A circunstância de o Estado poder lançar grandes volumes de obra poderia permitir exactamente um grande contributo neste aspecto, pela maior possibilidade de modulação no projecto e de estandardização de elementos e pelo recurso mais generalizado à prefabricação.
Confio em que a recentemente criada Secretaria de Estado do Urbanismo e Habitação venha a exercer forte acção coordenadora das actividades já existentes e dar vigorosa, e tão necessária, aceleração da habitação económica.
E não queria alongar-me mais. Concentrei-me quase exclusivamente na alta dos preços, dada a grande importância que tem assumido, o que não significa que outros problemas não mereçam também a maior atenção.
Um deles é o da situação do funcionalismo público. Promete o Governo para 1973 providências para a melhorar, a que o Sr. Presidente do Conselho se referiu em recente comunicação ao País. Com a subida do custo de vida tornam-se imperiosas melhorias de vencimento que evitem a degradação progressiva da máquina administrativa do Estado a que temos assistido. Mas era absolutamente indispensável uma reforma contínua dos métodos e um repensar das estruturas para dar à administração a produtividade de trabalho e a celeridade de processos exigidas nos tempos em que vivemos.
Não queria terminar sem uma breve referência ao acordo estabelecido com o Mercado Comum, cuja ratificação a Assembleia vai discutir nos próximos dias. É uma nova perspectiva que se abre e que vai, sem sombra de dúvida, influenciar fortemente o nosso futuro. Encaro-a com muita esperança, apenas ensombrada pela dúvida de se saberemos aproveitar devidamente os anos de adaptação, e que não são muitos, que nos restam. É um esforço colectivo que se impõe, mas ele exigirá, antes de tudo, uma informação intensa e completa aos Portugueses, para que a Nação se mobilize conscientemente para a enorme e urgente tarefa que é necessário realizar.
O Sr. Ribeiro Veloso:-Sr. Presidente: Diz-se na introdução à proposta de lei de autorização para 1973 que se está ainda longe da apresentação de um quadro completo da acção governativa projectada para cada ano em matéria de política económica e financeira: E diz-se ainda que se tem afirmado ser necessária a apresentação de um diploma único que contenha as leis de autorização das receitas e despesas e o programa anual da execução do Plano de Fomento, com o enunciado completo das providências a adoptar pelo Governo no próximo ano.
Ora, como o Plano de Fomento foi aprovado pela Assembleia, não seria passível de discussão o programa anual de execução, pois, a dar-se, viria a conduzir à alteração do próprio Plano.

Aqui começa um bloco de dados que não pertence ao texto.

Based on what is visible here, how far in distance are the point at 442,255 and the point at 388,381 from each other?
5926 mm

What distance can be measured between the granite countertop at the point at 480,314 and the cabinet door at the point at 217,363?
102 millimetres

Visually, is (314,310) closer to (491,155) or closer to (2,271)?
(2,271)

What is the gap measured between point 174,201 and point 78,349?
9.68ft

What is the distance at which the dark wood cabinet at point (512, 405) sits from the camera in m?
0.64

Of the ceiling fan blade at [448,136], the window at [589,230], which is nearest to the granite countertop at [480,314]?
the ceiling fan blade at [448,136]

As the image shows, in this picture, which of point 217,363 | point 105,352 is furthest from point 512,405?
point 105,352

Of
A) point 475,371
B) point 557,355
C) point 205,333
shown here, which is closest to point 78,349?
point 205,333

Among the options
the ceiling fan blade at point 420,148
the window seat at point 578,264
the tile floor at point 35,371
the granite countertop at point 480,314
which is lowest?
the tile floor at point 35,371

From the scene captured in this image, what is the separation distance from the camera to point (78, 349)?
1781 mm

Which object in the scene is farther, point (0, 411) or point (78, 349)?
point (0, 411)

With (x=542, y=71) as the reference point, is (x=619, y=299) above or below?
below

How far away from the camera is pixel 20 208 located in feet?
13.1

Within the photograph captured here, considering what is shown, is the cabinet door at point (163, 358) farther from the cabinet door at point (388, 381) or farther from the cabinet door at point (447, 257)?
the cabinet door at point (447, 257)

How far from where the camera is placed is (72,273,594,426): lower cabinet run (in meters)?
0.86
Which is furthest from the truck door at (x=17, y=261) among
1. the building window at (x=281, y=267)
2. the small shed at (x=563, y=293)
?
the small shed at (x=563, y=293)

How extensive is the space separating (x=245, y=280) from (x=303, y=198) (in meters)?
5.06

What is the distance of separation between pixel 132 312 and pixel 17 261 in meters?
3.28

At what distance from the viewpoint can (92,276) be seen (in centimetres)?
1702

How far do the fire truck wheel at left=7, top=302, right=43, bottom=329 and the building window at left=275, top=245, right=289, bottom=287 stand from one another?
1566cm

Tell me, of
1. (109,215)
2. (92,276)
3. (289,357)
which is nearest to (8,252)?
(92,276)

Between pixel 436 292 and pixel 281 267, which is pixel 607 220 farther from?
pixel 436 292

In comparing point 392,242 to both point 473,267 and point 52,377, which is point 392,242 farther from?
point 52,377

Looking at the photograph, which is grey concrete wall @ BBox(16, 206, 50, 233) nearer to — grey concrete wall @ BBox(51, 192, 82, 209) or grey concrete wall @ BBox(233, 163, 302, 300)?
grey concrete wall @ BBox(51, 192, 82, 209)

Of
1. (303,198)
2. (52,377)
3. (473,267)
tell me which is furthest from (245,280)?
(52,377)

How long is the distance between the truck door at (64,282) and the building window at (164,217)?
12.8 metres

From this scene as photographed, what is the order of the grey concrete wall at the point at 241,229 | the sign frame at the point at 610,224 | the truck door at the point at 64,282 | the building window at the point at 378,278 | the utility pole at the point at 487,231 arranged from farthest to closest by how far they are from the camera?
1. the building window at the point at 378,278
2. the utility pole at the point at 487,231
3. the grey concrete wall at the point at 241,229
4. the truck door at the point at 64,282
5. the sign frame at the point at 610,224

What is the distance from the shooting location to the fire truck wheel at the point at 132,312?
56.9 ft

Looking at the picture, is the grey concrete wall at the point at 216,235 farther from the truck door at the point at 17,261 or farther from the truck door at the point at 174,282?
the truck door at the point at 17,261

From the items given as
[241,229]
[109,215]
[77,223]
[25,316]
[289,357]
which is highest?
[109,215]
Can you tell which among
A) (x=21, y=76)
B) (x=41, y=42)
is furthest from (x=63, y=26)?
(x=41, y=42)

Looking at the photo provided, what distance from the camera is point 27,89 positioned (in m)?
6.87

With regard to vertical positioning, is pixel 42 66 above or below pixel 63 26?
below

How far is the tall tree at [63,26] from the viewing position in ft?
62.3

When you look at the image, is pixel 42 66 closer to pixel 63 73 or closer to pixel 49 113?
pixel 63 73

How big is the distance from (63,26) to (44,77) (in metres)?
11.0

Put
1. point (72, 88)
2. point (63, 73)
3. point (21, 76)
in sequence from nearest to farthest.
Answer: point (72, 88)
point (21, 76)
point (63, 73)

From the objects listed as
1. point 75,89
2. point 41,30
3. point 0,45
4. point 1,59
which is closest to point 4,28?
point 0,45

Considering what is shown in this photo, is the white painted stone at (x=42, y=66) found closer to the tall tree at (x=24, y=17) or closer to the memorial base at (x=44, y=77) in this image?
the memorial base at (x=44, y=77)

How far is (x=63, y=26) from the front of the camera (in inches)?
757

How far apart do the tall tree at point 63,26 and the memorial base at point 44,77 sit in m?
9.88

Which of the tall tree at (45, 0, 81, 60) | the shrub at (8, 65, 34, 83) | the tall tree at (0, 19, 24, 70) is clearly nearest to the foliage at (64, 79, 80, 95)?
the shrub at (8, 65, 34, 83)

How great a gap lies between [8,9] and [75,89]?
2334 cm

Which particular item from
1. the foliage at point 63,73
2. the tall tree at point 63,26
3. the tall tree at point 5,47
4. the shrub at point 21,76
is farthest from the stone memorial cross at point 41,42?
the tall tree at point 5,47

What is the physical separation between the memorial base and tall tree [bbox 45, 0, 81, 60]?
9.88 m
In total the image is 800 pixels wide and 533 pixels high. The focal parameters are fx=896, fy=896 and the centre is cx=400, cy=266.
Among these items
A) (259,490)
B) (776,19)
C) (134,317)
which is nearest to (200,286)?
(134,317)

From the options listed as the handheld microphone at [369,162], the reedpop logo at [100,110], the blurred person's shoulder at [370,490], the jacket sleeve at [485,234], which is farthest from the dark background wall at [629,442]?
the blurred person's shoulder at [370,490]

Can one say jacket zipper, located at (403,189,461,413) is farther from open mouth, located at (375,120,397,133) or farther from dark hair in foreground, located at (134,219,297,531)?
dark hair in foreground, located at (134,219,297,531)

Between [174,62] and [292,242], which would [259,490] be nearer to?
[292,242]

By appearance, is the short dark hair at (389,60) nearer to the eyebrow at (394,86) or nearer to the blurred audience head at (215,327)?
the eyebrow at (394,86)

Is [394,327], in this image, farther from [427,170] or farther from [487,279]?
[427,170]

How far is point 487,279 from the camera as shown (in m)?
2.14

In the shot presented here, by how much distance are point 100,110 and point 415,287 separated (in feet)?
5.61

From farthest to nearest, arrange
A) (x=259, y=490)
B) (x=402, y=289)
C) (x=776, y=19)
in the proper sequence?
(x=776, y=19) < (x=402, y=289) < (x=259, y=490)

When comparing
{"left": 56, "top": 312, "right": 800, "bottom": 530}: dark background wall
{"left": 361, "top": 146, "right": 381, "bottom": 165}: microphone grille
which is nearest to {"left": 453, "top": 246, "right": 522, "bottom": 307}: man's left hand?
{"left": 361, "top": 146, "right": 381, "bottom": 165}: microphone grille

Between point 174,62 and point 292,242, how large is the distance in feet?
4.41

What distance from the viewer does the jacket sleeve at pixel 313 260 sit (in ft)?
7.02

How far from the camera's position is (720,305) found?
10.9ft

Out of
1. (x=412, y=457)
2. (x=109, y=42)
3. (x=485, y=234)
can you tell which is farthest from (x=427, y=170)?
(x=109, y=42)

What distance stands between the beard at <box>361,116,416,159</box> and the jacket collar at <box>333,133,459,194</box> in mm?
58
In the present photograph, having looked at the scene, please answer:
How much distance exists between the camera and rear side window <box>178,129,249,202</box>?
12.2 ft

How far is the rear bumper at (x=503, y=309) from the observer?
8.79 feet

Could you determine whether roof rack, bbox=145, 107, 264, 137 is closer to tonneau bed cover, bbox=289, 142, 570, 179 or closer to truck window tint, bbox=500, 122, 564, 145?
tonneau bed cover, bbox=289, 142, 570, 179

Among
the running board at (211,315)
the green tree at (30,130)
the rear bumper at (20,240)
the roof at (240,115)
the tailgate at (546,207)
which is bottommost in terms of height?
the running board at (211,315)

Não me parece assim de muito interesse a do programa anual de execução do Plano de Fomento, mas o que me parece que tem verdadeiro interesse é a afirmação categórica de que se vai respeitar a ordem de precedência com os investimentos públicos previstos na parte prioritária do III Plano de Fomento. E, como essa afirmação é feita, parece-me isso o suficiente, mas, naturalmente, o mesmo não aconteceria se não houvesse qualquer plano aprovado pela Assembleia.